Genre fiksi ilmiah atau science fiction masih menjadi wilayah yang jarang dijelajahi oleh sineas Indonesia. Ketika ada yang mencoba, biasanya ceritanya berlatar futuristik dengan setting kota metropolitan atau luar angkasa yang jauh dari keseharian penonton lokal. Namun, aturan tak tertulis itu kini dipatahkan oleh sutradara Bayu Skak melalui film terbarunya, Foufo, yang tayang serentak di bioskop Indonesia mulai 9 Juli 2026.
 
Film ini menawarkan premis yang segar: seorang alien mendarat bukan di New York atau Tokyo, melainkan di sebuah kampung pengepul rongsokan di Madura. Perpaduan antara teknologi luar angkasa dengan budaya lokal yang kental menjadi daya tarik utama yang membuat Foufo berbeda dari film-film sci-fi Indonesia sebelumnya.
 
Lantas, seperti apa sebenarnya kisah Foufo? Mengapa film ini layak masuk dalam daftar tontonan wajib di pertengahan tahun 2026? Berikut ulasan lengkapnya.
 

Sinopsis Foufo: Persahabatan Lintas Galaksi di Kampung Rombeng

Foufo mengisahkan kehidupan Muslim, seorang pemuda keturunan Madura yang bekerja sebagai pengepul barang rongsokan di Kampung Rombeng. Hidupnya jauh dari kata mudah. Di tengah himpitan ekonomi yang serba pas-pasan, Muslim memikul beban berat: melunasi tumpukan utang dan mewujudkan satu impian besar keluarganya, yakni memberangkatkan sang ibu beribadah haji ke tanah suci.
 
Di tengah perjuangan hidupnya yang penuh liku, sebuah peristiwa tak terduga terjadi. Sebuah pesawat luar angkasa atau UFO jatuh di sekitar tempat tinggalnya. Alih-alih melapor kepada pihak berwenang atau menjual bangkai pesawat itu untuk melunasi utang, Muslim justru menemukan seekor alien kecil yang terluka.

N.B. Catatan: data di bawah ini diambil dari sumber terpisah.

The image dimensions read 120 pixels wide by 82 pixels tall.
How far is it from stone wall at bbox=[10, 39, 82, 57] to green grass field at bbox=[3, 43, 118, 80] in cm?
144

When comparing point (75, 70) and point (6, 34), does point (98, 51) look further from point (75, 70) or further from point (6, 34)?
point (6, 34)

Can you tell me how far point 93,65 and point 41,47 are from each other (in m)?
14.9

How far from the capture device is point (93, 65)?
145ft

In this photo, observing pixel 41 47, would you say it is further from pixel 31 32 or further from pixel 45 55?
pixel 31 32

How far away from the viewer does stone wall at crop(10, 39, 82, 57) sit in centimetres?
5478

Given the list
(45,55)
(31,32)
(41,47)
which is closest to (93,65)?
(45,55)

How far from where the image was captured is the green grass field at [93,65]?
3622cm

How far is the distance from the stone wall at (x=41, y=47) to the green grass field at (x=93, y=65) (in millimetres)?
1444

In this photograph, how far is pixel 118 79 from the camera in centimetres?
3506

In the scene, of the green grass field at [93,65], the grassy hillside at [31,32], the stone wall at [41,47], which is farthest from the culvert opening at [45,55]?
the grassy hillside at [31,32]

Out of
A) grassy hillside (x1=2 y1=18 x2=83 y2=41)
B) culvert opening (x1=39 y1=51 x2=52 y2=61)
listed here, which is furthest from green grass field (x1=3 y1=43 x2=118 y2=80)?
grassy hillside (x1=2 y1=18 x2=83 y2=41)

Dengan naluri kemanusiaannya, Muslim memilih menyembunyikan alien tersebut dan memberinya nama: Foufo.
 
Pertemuan yang awalnya tidak disengaja ini perlahan mengubah hidup Muslim. Foufo, dengan teknologi canggih dari planet asalnya, membantu Muslim menyelesaikan berbagai persoalan. Mulai dari masalah ekonomi yang membelit hingga berbagai konflik lain yang muncul dalam keseharian. Hubungan persahabatan lintas spesies ini pun tumbuh semakin erat.
 
Namun, tidak ada yang abadi di dunia ini, termasuk persahabatan antara manusia dan alien. Seiring berjalannya waktu, sumber energi Foufo semakin menipis. Alien kecil itu harus segera kembali ke kapal induknya agar bisa bertahan hidup.
 
Di sinilah konflik utama cerita mencapai klimaksnya. Muslim dihadapkan pada dilema yang menyayat hati: memanfaatkan kemampuan Foufo demi mewujudkan impian ibunya berangkat haji, atau mengorbankan kesempatan tersebut demi menyelamatkan sahabat barunya agar bisa pulang ke planet asalnya.
 
Pilihan ini bukan sekadar tentang kepentingan pribadi versus persahabatan. Lebih dalam dari itu, Foufo mengajak penonton merenungkan tentang tanggung jawab kepada keluarga, arti pengorbanan, dan makna persahabatan sejati yang tidak memandang asal-usul, ras, bahkan spesies.